→ **Task item**: Your answer should be an exact copy of the data.

→ **Data to use**:
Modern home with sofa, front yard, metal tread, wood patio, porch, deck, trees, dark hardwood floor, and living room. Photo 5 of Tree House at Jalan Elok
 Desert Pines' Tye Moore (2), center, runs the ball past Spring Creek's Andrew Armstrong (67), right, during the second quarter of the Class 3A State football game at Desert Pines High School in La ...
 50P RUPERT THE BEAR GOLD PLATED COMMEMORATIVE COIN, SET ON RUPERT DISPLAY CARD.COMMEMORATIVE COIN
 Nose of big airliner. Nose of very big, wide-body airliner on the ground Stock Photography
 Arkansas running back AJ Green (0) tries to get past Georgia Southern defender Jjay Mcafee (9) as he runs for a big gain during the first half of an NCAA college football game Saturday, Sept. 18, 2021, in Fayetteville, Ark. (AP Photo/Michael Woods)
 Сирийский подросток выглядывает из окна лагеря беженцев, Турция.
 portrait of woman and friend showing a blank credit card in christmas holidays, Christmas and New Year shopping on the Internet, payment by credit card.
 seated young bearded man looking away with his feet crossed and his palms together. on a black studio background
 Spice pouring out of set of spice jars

→ **Exercise answer**:
Modern home with sofa, front yard, metal tread, wood patio, porch, deck, trees, dark hardwood floor, and living room. Photo 5 of Tree House at Jalan Elok
 Desert Pines' Tye Moore (2), center, runs the ball past Spring Creek's Andrew Armstrong (67), right, during the second quarter of the Class 3A State football game at Desert Pines High School in La ...
 50P RUPERT THE BEAR GOLD PLATED COMMEMORATIVE COIN, SET ON RUPERT DISPLAY CARD.COMMEMORATIVE COIN
 Nose of big airliner. Nose of very big, wide-body airliner on the ground Stock Photography
 Arkansas running back AJ Green (0) tries to get past Georgia Southern defender Jjay Mcafee (9) as he runs for a big gain during the first half of an NCAA college football game Saturday, Sept. 18, 2021, in Fayetteville, Ark. (AP Photo/Michael Woods)
 Сирийский подросток выглядывает из окна лагеря беженцев, Турция.
 portrait of woman and friend showing a blank credit card in christmas holidays, Christmas and New Year shopping on the Internet, payment by credit card.
 seated young bearded man looking away with his feet crossed and his palms together. on a black studio background
 Spice pouring out of set of spice jars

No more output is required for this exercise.